## Testo di lettura
La scelta della politica fin dal Soccorso Rosso attorno alla Prima guerra mondiale, dall’antifascismo alla scelta della Resistenza, all’impegno politico nella Ravenna del dopoguerra e del Boom, tutte queste decisive azioni condotte da donne portano alla costruzione tenace e radicata di una trama di relazioni inossidabili e disinteressate, le più nobili e le più assolute al di là dei dolori familiari e di uomini quasi mai all’altezza: tutto si svolge con la chiarezza spietata di una scrittura asciutta e morbida al contempo.
La nonna Santina e la sua cura per i figli, il senso del dono del tempo e di sé di ogni donna raccontata, il costante impegno militante di Silvia in ogni aspetto della vita sono il luccichìo delle perle del titolo del libro. Esiste uno specifico del Femminile nella politica, nella famiglia, nella storia che in questo libro emerge con nettezza, nel garbo della sua presa di coscienza senza scappatoie.
Le donne della storia antifascista e comunista dell’Italia ravennate narrata in questo libro riconoscono i volti e le storie di chi vive loro accanto e attorno; evidenziano così la trama fittissima della necessità della Relazione, umana perché politica e sociale, nel sogno dell’Italia nuova -prima grande differenza con gli uomini, che spesso si percepiscono individui per altri individui. Anche i migliori.
Con una parola forse dispiaciuta alla madre Silvia, Maria Paola chiama questo processo di cura degli altri attraverso la propria stessa militanza -intransigente, totale, ammirevole- maternage sociale. Una parola svilita da una storia successiva a quella narrata nel libro (che si chiude con lo scorcio dei primi anni Settanta del Novecento), quando il Femminismo migliore è stato poi subissato da ondate di melassa e finte conquiste diffuse che ne hanno colpevolmente disciolto il valore cruciale.

## Consegna 1
Riporta senza modifiche il tratto dei record che va dalla riga contenente "Observing the image, is" fino alla fine dei record.

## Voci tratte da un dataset
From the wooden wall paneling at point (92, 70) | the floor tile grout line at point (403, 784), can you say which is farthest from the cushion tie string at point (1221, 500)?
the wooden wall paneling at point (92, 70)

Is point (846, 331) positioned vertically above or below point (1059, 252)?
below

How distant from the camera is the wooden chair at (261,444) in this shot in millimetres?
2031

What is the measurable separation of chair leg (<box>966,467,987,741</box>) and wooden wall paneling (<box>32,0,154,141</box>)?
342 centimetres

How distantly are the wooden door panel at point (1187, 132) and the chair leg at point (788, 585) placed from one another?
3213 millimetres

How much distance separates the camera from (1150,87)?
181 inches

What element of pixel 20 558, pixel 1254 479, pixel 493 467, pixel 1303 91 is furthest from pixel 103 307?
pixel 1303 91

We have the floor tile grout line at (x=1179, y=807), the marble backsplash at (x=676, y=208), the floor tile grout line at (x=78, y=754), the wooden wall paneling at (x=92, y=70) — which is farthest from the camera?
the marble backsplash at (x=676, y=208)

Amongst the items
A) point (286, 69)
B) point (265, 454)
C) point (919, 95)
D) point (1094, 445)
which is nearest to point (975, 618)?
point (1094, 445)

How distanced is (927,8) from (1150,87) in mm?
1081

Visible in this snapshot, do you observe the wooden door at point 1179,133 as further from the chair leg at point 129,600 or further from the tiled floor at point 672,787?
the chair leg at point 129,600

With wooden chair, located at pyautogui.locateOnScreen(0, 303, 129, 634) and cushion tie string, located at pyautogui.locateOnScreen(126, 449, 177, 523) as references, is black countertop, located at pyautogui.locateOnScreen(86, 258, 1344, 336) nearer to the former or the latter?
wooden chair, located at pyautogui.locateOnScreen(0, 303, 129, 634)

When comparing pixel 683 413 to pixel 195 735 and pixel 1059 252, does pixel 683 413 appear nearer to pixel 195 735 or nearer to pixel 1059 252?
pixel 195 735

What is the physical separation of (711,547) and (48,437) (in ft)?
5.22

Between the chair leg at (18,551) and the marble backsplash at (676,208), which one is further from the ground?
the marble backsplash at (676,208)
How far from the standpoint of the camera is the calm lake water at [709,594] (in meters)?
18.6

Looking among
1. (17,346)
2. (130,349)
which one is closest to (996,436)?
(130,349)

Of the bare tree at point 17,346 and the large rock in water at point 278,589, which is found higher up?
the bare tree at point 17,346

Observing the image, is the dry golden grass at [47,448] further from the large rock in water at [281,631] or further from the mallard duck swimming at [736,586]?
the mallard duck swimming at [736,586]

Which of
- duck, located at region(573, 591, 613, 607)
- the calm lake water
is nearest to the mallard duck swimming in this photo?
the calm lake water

## Consegna 2
Riassumi il testo in due frasi.

## Soluzione 1
Observing the image, is the dry golden grass at [47,448] further from the large rock in water at [281,631] or further from the mallard duck swimming at [736,586]?
the mallard duck swimming at [736,586]

Which of
- duck, located at region(573, 591, 613, 607)
- the calm lake water
is nearest to the mallard duck swimming in this photo?
the calm lake water

## Soluzione 2
Il testo racconta come le donne della storia antifascista e comunista ravennate, dal Soccorso Rosso alla Resistenza fino all'impegno politico del dopoguerra, costruiscano una trama tenace di relazioni disinteressate, narrata con una scrittura asciutta e morbida. Da questa storia emerge uno specifico del Femminile nella politica, nella famiglia e nella storia, che Maria Paola chiama maternage sociale, una parola poi svilita da una storia successiva.